In less than a week the house was dismantled, the trunks packed, the servants dismissed. Fräulein, all tears, had migrated into an American family staying in the neighbourhood; Valeria, pale and trembling, and little Nancy, sobbing, and clinging to Edith's neck, had said "Good-bye, good-bye!" and had left for Italy with Uncle Giacomo. The tragic mother and daughter turned their steps to the mountains alone.
XI
Davos glistened clear and keen-cut in the winter sunshine, and Edith lay on the southern terrace of the Belvedere, with a rug tucked round her and a parasol over her head. She was happy. Her mother had just brought her a letter from Nancy. Her little niece Nancy, waiting in Italy—waiting just for a short time until Edith should be quite well again—wrote a letter of love and longing, and told Edith to get well quickly. Life without Edith, she wrote, was a horrid nightmare. Italy without Edith was a green splash and a name on the map, but did not really exist at all. Aunt Carlotta and Cousin Adèle were very kind people with loud voices, but she did not understand them, and did not want to understand them. All she wanted was to be with Edith again. She had written two poems in Italian, which her mother said were better than anything she had ever written before. And good-bye—and oh! let Edith get well quickly, and let them be together in England again. There was a tender postscript from Valeria telling her to be good and get well quickly.

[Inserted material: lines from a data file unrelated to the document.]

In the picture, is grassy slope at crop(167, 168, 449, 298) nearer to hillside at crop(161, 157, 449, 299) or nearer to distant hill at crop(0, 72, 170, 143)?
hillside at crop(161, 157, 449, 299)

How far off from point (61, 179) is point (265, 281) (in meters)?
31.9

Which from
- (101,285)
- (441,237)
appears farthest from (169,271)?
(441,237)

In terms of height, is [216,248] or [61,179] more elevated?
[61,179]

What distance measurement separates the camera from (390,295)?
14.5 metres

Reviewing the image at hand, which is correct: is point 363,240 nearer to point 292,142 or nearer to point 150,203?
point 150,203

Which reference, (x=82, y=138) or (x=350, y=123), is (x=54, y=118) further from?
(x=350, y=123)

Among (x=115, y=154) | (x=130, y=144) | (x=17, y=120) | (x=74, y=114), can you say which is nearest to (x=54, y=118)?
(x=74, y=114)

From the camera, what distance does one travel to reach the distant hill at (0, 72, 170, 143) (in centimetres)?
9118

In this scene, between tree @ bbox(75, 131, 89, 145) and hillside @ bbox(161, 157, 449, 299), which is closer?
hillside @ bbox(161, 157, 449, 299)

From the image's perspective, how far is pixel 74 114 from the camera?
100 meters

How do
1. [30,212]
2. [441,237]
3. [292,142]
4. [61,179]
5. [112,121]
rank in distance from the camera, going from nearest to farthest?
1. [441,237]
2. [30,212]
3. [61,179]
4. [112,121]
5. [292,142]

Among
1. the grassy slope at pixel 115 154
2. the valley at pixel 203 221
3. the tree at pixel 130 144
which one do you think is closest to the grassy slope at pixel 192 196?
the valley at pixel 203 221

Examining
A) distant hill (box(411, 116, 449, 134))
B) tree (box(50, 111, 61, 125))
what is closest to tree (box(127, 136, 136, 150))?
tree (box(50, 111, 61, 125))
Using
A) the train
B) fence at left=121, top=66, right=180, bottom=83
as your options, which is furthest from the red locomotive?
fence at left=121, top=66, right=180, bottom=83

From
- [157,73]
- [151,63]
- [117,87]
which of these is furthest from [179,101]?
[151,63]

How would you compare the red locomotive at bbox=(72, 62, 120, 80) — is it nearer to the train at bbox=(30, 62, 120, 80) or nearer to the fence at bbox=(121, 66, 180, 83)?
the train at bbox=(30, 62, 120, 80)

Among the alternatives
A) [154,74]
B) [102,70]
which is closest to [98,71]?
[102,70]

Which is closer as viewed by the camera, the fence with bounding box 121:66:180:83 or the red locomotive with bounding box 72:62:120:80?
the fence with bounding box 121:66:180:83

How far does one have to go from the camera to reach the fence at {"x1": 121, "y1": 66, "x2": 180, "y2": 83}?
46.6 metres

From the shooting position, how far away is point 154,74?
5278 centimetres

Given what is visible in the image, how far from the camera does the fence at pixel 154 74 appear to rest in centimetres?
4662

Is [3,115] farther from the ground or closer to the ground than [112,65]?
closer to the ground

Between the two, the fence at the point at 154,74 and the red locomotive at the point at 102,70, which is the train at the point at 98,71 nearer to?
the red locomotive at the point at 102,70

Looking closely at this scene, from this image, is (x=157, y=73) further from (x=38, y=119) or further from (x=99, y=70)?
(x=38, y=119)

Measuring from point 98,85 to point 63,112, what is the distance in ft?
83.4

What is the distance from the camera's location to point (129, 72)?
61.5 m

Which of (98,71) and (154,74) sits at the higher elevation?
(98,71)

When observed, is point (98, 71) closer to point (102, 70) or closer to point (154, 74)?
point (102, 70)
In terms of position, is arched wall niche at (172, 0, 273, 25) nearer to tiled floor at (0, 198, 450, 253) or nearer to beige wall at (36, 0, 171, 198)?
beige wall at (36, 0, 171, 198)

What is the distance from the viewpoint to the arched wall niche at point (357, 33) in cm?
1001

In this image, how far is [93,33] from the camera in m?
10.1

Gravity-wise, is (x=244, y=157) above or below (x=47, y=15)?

Yes, yes; Edith felt that she would get well quickly. Her temperature was up, and the slight prickle of fever in her blood gave her a sensation of eagerness, almost of hurry, as if she were hastening through illness to health, and she felt gladly and intensely alive. She pressed little Nancy's letter to her lips, and lay back in her chair.
Hers was the last but one of a long row of couches on the southern terrace of the Belvedere. On either side of her were other reclining figures. Next to her on the right was a Russian girl, a few years older than herself, with a pinched and hectic face. On her left was Fritz Klasen, a German, twenty-four years old, ruddy and broad-shouldered. His blue eyes were open when Edith turned her face towards him.
"How do you like Davos?" he said.
Edith answered: "Very much," and the young man nodded and smiled.
The Russian girl opened her black eyes and looked at Edith. "Have you just come up?" she asked.
Edith said: "Yes; we arrived three days ago. How long have you been here?"
"Four years," said the girl, and shut her eyes again.